On Jun 23, 11:39 am, Vladimir Vukicevic <vladi...@mozilla.com> wrote:
> Yes, there are variations on this approach (jsLINQ as a proof of
> concept, osme others). All of them need an underlying storage mechanism
> that they can be built on top of, though, and I think that's something
> that we haven't really examined (the low level solution).

A standard B-tree will give you amazing performance, and the good
thing is that there is not as much disagreement about what a B-tree
does, nor has this interface been hidden away.

If you combine the above two primitives with an API for standard B-
Tree operations, such as the Berkeley DB Java Edition's
com.sleepycat.je package API [10], then you have for yourself a
scalable, synchronization ready, Web-friendly architectural solution
to local persistence*.

One possible advanced access mechanism, implemented in JavaScript,
might be XQuery, which would maintain its indices using the B-Tree
primitives and access data from the programmable HTTP cache.
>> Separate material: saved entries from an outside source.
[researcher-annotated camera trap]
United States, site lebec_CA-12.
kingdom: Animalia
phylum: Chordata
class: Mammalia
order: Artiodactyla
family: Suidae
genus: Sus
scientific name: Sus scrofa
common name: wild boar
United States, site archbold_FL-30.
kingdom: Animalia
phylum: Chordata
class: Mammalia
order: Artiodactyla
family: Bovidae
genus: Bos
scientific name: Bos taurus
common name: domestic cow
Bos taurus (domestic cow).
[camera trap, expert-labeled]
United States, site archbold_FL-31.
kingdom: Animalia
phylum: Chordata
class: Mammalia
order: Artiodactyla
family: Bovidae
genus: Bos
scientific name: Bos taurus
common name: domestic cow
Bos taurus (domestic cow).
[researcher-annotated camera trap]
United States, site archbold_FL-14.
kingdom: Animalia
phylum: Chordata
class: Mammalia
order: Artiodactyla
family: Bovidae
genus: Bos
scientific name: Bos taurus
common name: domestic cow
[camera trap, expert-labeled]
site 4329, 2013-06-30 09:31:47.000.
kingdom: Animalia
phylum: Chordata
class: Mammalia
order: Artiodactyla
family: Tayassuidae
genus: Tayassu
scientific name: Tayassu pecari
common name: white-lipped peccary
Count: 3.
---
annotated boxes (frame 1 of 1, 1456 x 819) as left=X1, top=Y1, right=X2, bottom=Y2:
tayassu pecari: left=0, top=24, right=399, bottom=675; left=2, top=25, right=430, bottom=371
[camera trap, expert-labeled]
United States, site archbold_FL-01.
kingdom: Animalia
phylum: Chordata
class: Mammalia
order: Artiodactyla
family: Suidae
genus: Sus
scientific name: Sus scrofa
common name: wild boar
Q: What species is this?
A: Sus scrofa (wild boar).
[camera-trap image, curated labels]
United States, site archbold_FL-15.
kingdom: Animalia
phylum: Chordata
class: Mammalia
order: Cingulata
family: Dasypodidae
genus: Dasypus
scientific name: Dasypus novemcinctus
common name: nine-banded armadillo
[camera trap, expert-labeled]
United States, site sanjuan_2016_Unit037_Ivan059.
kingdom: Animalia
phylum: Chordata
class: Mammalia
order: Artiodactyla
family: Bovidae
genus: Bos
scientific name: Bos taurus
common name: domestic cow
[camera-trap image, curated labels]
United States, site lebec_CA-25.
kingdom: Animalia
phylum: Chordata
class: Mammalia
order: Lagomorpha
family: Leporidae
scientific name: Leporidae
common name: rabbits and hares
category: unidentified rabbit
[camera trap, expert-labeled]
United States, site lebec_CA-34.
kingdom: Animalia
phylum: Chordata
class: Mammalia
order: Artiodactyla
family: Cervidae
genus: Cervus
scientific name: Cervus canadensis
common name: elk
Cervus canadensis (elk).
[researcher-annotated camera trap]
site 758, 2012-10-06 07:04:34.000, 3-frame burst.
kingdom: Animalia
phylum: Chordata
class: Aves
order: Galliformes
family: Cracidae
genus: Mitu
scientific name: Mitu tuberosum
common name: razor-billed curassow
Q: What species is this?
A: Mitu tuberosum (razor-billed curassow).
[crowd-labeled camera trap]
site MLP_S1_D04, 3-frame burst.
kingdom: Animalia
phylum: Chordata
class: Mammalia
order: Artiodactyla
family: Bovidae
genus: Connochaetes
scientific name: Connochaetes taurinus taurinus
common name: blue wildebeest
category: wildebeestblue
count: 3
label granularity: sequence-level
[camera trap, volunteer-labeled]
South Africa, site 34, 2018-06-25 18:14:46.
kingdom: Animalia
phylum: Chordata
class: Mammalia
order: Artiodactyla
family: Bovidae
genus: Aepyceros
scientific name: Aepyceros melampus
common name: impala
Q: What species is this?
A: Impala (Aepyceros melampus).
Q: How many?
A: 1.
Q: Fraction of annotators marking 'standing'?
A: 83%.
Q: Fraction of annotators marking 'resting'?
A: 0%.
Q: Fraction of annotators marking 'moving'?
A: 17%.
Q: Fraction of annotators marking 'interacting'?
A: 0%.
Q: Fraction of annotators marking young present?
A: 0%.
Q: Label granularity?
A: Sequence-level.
Another
access mechanism could be CouchDB, which would also store its views in
the B-Tree storage. Heck you could even rewrite all (well, almost) of
the HTML5 application cache using these primitives.

On Jun 23, 12:12 am, Mike Shaver <sha...@mozilla.com> wrote:
> I like the Couch API better than SQL because it's easier to represent
> non-relational data with it (esp. including hierarchies, which are
> brutal to work with in SQL), and because it feels to me like its
> semantics can be more clearly extended to cover both local and remote
> data sources.

Aha, I have called this seamless on-line/off-line data access [11a,
11b]. I am glad to see more people latching on to that concept [11c].

On Jun 23, 8:41 am, Dion Almaer <d...@mozilla.com> wrote:
> The reason that Gear's didn't implement syncing was because the team
> couldn't agree on a generic sync primitive that would work for the various
> Google products that were being worked on. Syncing is hard, so they punted.
> The team spent a LOT of time on this side of offline Gmail and I still find
> it to be fairly buggy. (I know Chris... maybe they should have used CouchDB
> ;).

Pardon me for injecting sarcasm in to this, but if the GMail team
can't handle SQL database sync over HTTP, I doubt anyone is going to
be seriously interested in solving that problem.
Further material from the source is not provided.